> [Document excerpt]

The Guarantors understand, agree and confirm that
any Subordinated Lender may enforce this Agreement
against the Guarantors without proceeding against AGC
for payment. . . . This Agreement shall at all times
constitute a guaranty of payment and not merely of
collection, as provided herein, of [AGC's
Guaranty § 2.
Section 3 of the Guaranty, entitled "Guaranty Absolute,"
The obligations of each of the Guarantors under
this Agreement . . . shall be absolute, irrevocable
and unconditional, irrespective of, and shall not be
altered or affected by, the validity, regularity or
enforceability of any provision of any Subordinated
Loan Agreement, any compromise, alteration,
amendment, modification, extension, renewal, release
or other change of, or any waiver, consent or other
action in respect of, any of the terms, covenants or
conditions of any Subordinated Loan Agreement, the
recovery of any judgment against any person or any
action to enforce the same, any failure to delay in
the enforcement of the obligations of AGC under any
subordinated Loan Agreement or any other
circumstances which might otherwise constitute a
legal or equitable defense or discharge of a
guarantor or surety, or which might otherwise limit
recourse against the Guarantors by any Subordinated
Lender. Each of the Guarantors hereby expressly and
irrevocably waives all defenses, set-offs,
counterclaims, recoupments, terminations or
impairments whether arising hereunder or otherwise.

> [Items]
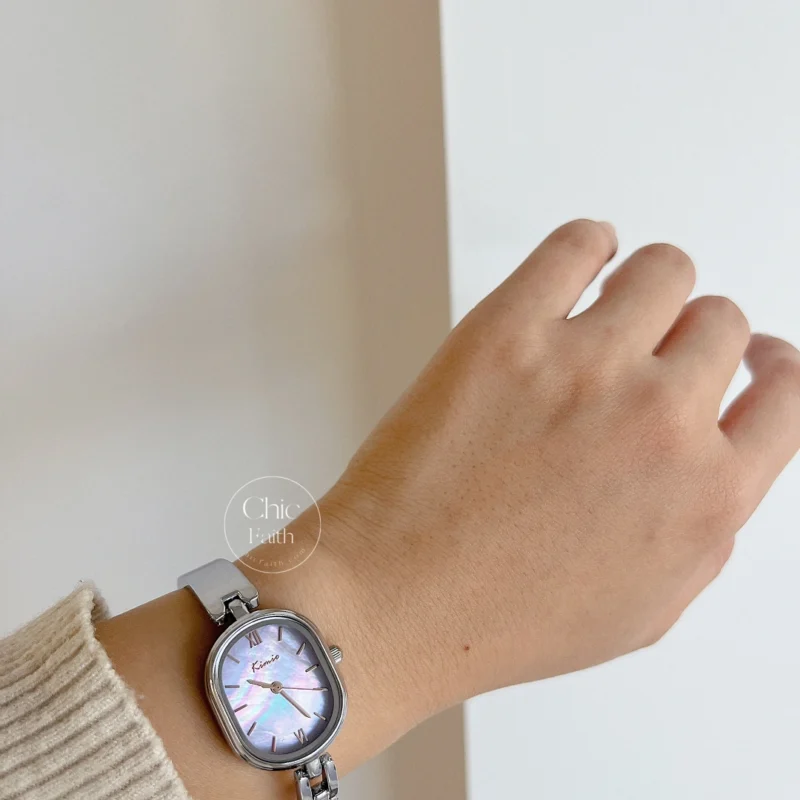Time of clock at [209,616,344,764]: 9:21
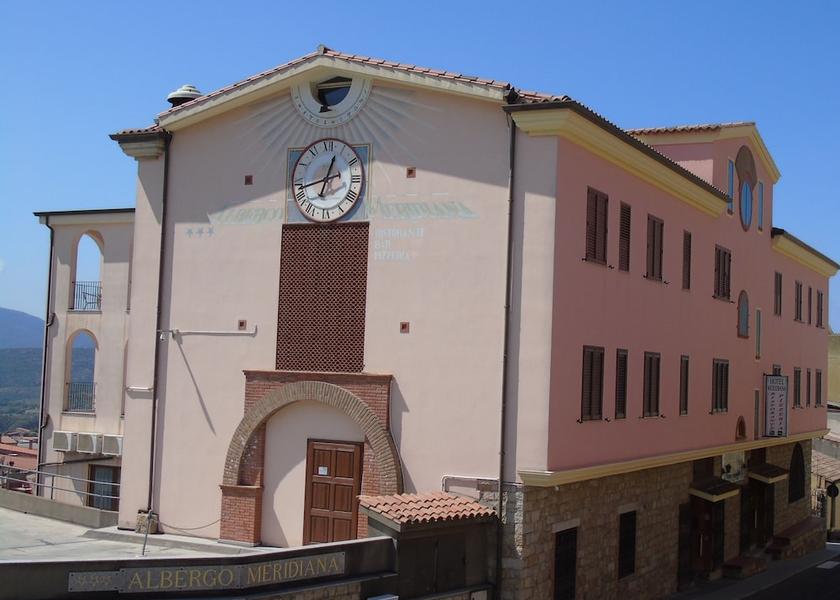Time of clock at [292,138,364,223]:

==

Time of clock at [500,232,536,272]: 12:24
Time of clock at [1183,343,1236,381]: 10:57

> [What is asked]
1) List every item that the Guarantors waive in the final sentence of the guaranty excerpt.
2) Continue the guaranty excerpt from the point where it stops.

> [The responses]
1) defenses, set-offs, counterclaims, recoupments, terminations, impairments

2)
. . . To the fullest extent permitted by law, the
Guarantors waive any legal or equitable defenses to
the enforceability of their obligations hereunder,
and the Guarantors agree that their obligations shall
be absolute and unconditional and shall not be
affected or discharged by any circumstance, act or
event except payment in full. . . .
Id. § 3.
Thus, the terms of the Guaranty could hardly be more explicit
in rendering absolute defendants' obligations to plaintiff,
regardless of any claims AGC might possess against Woodward.
Notwithstanding the explicit waivers contained in the Guaranty,
defendants' answer to the complaint filed in this action asserts
a number of so-called "affirmative defenses, recoupment, set-off
and counterclaim," which clearly consist of claims properly
belonging to AGC.*fn4 Of these claims, defendants in their
response to plaintiff's motion rely on a single dispute that
allegedly precludes the entry of summary judgment against them.
Defendants assert that a claim against Woodward arising from an
ore supply contract between AGC and Woodward affects their
obligations under the Guaranty. That dispute is the subject of a
separate action filed by plaintiff against AGC in this
Court,*fn5 which was placed on the Court's suspense calendar
subsequent to AGC's bankruptcy.
Defendants' argument is unavailing for a number of reasons,
first among them the explicit provisions of the Guaranty cited
above. Second, under New York law, a guarantor sued alone by a
creditor cannot assert, as a defense or counterclaim, an
independent cause of action belonging to his principal. See,
e.g., Walcutt v. Clevite Corp., 13 N.Y.2d 48, 241 N.Y.S.2d 834,
191 N.E.2d 894 (1963); New Jersey Bank v. Varano, 120 A.D.2d 505,
502 N.Y.S.2d 35 (1986).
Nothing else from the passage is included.